Stephan Langen: The rearguard battle around investing in fossil fuels

Stephan Langen: The rearguard battle around investing in fossil fuels

ESG-investing Energy Transition
Stephan Langen (foto archief ASN Impact Investors)

This column was originally written in Dutch. This is an English translation.

By Stephan Langen, Head of Portfolio Management at ASN Impact Investors

Now that a third major pension fund is exiting fossil investments, the discussion is rearing its head again: does divestment help a sector become more sustainable, or do you make further progress through engagement or even activism? As far as I'm concerned, it's a rearguard action.

As a major investor, should you remain invested in major oil companies? The familiar arguments for and against were listed again last week in the FD.

Are you also under fire? Then hang in there, because the discussion is being conducted with the wrong arguments.

The 'remainers' argue that you can achieve something at fossil companies by putting sustainability on the agenda as a shareholder, for example by voting along with shareholder resolutions, or by conducting a dialogue with the board through engagement. They say that you have to be patient with them, because the transformation of a company with fossil fuels as its core business does not happen overnight. Moreover, say those who remain, oil companies are indispensable for the energy transition. I really miss valid arguments for that last argument.

In the meantime, the 'leavers' in the discussion prefer to vote with their feet: only by divestments, by depriving a company of capital, do you force it to fundamentally change its strategy. The 'stayers' counter this by saying that the place of critical leavers is quickly taken by more lenient shareholders. They leave everything the same, so that the divestment is counterproductive. Being able to claim to do something good apparently takes precedence over the obvious evil of not doing more.

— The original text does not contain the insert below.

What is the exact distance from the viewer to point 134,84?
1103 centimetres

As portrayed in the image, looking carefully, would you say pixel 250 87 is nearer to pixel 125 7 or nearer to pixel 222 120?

For an investor who acts based on the belief that the economy of the future is fossil-free, the above discussion is not relevant. It does not invest in companies with fossil core activities. And he is also not a party to the above discussion, in which parties that do not dare to make the real choice measure each other.

This is not to say that instruments such as engagement have no place in sustainable investing. It does work, provided it is not focused on what a company does, but on how it carries out those activities and in this case how sustainable its business operations are. And if you want to escalate matters, I also see opportunities for success by putting sustainable proposals on the agenda as a shareholder.

But put it on the agenda of a company that fits within a sustainable future. There are great companies that really accelerate the sustainable transition with their solutions, but do have a CO2 footprint with their activities. In such a case, we are fully on board, but we are just as confident in discussing the decarbonization of activities.

We still see a preference for financial returns over social returns. We still think in economic and not ecological terms. Of course, sustainable investing involves difficult dilemmas. But the choice for a fossil-free future does give you clear direction as an investor. And it frees you from the yes-or-no quagmire in which the fossil discussion will hopefully one day completely disappear.

Stephan Langen is Head of Portfolio Management at ASN Impact Investors. The information in this column is not intended as professional investment advice or as a recommendation to make certain investments.